Unfortunately I think not because I think Bucklin voters historically
were urged to provide rank-orderings not ratings.

well, isn't that how it works for Bucklin? the inclusion of the 2nd-choice or 3rd-choice votes in the total vote count is a sorta discrete decision. then only inequalities exist for the decisions made by Bucklin. if that's the case, the only information that matters in rating candidates are the relative ranks.

i dunno.

Equal ranking in classic Bucklin was allowed in the third rank. It's a bit of a mystery why they did not allow it in the first two ranks, but I suspect it was merely to make it more familiar to people accustomed simply to "vote for your favorite." The third rank equal ranking possibility made the system even more clearly an Approval system, and when there were many candidates, it was common for the ranks to be completely collapsed, so it really did end up as an Approval election, with the standard Approval phenomenon of candidate totals exceeding the number of voters.

It was also allowed to skip ranks.
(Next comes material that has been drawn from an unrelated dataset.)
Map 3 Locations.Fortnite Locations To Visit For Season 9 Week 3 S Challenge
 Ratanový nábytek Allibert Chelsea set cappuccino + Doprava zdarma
That is characteristic of Range, and not of ranked systems, and the meaning of a skipped rank in Bucklin is quite the same as skipped ratings in Range: it indicates a stronger gap in preference strength.

Bucklin really was Instant Runoff Approval, quite the same as a simulated series of Approval elections (but, unlike a real series of elections, voters in subsequent rounds have, with plurality-electing Bucklin, no additional information. They are guessing, more or less.) Imagine that voters have a range-ballot-in-mind, and are with each round, lowering the approval cutoff a bit.

Voting reform in the U.S. has neglected Bucklin, to its cost.

And voting systems experts have frequently neglected Top-Two runoff, the most widely-implemented voting reform. TTR has some obvious flaws, but the *concept* of iterated voting has tremendous power. The flaws can easily be fixed by using a more sophisticated primary system, and with a better ballot, a runoff, if needed, could handle two candidates plus write-ins, without a spoiler effect there. With improved ballot analysis, which could still be simple, a runoff system could be made Condorcet compliant *and* SU optimizing.

That last one has been controversial, but it works by testing absolute preferences with a runoff. Low absolute preference difference between runoff candidates equals low turnout from those with low preference. When there is a pairwise beaten Range winner, the preference strength is necessarily low for that pairwise winner (otherwise this would be the Range winner!).

Real runoffs produce "comeback elections," in about one-third of the cases (for nonpartisan elections), where the runner-up in the primary wins the runoff. Runoff electorate is not the same as primary electorate, in addition to vote transfers. (In non partisan elections, simple vote transfers will generally not shift relative position; that is why IRV fails to produce this comeback effect in nonpartisan elections. It does only in partisan elections, where vote transfers are strongly correlated with the first preference.)